By: Ivan Godard (ivan.delete@this.millcomputing.com), April 20, 2015 5:27 pm
Room: Moderated Discussions
Ronald Maas (rmaas.delete@this.wiwo.nl) on April 19, 2015 9:53 am wrote:
>
> I agree with Ivan Godard observation that even the most advanced traditional processor core spent
> a fraction of the transistors and energy on actual useful work, calculations, data moves, etc.
>
> But I think with a different approach he would have a far better chance of success:
>
> 1) As you mentioned in your post, there is no compiler for Mill. A while ago I asked him about it in this
> forum, and he answered his team lacked bandwidth to spend much effort building a compiler (or adapting GCC/LLVM).
> If he would build a software model of the Mill and at the same time build a compiler and profiling tools needed,
> he would be able to test effectively which ideas work and which won't. There is literally tons of existing
> open source code available that can be used as input to improve the design where needed.
You seem to have mistaken limited resources for lack of interest :-) We are putting all we can into the tool chain. The software model of the Mill has been running in sim for six years now, although the Mill of six years ago is not the Mill of today.
However, I differ with your belief that profiling tools and large test runs are essential to architecture design. Yes, they are important for tuning - say any gain less than a factor of two. However, gains larger than that are visible by inspection, and insight. Of course, we have no idea whether the gain of a given feature will be 3.17X or 3.82X - but we can see that it will be somewhere between 3X and 4X. It's the same slide-rule, back-of-the-envelope, order of magnitude guesstimation that they don't teach engineering students today :-)
> 2) I believe having live profiling data is essential to better extract parallelism in existing code.
> So maybe a two pronged approach is needed. A first level compiler which translated high level language
> to some intermediate machine representation. Then (like nVidia Denver) a second level compiler running
> on the processor itself dynamically translates the intermediate representation to the native code
> that is actually executed by the hardware. There maybe many other ideas worth pursuing, but without
> iterative approach, everything Mill related will always be a shot in the dark.

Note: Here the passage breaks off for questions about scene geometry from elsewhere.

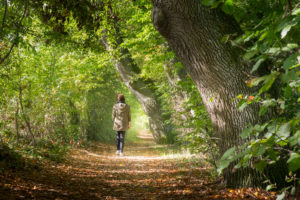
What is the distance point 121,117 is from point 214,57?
6944mm

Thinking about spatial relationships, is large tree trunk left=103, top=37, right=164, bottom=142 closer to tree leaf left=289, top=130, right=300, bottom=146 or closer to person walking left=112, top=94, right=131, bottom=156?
person walking left=112, top=94, right=131, bottom=156

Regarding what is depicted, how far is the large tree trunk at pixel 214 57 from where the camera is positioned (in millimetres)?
3439

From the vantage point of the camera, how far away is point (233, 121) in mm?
3537

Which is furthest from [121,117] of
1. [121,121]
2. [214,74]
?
[214,74]

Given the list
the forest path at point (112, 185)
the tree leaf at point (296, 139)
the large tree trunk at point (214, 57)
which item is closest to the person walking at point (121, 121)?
the forest path at point (112, 185)

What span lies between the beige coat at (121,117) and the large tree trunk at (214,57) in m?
6.58

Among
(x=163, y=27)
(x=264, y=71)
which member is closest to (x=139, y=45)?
(x=163, y=27)

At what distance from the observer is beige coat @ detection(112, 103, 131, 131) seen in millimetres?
9923

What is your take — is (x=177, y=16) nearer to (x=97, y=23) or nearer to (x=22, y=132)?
(x=97, y=23)

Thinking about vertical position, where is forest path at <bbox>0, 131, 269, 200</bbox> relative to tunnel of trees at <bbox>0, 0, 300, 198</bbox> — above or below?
below

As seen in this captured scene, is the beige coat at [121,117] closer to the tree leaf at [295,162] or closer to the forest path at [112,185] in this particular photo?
the forest path at [112,185]

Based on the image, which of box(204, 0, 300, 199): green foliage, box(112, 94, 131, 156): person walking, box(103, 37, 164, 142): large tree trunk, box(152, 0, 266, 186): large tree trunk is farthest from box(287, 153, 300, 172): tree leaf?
box(103, 37, 164, 142): large tree trunk

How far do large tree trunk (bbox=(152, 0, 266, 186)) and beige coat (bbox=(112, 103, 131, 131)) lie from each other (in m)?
6.58

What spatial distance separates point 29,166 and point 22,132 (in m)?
3.09
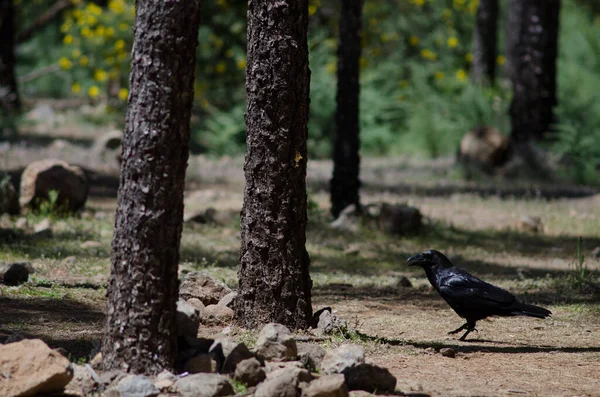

That's roughly the way our existing tool chain works. However, profiling info is largely unnecessary, sometimes because the machine doesn't need it because of the way it works (for example detecting address aliasing), and sometimes because the machine does dynamic profiling in hardware (as in the Mill's self-tuning control-flow predictor).
> 3) Ivan Godard would be much better off to put all his work and ideas in public domain. Trying to establish a
> community that can help him achieve his goals without having the obligation to pay any salaries. For example
> RiscV started about 3 years ago and they already have most basic building blocks in place. We are not living
> in the 1970 anymore where a small team can successfully launch a processor like 6502. You really need 1000s of
> people and big pockets to be able to successfully launch a new ISA and be able to make some
UC Berkeley pays Prof. Patterson's salary :-)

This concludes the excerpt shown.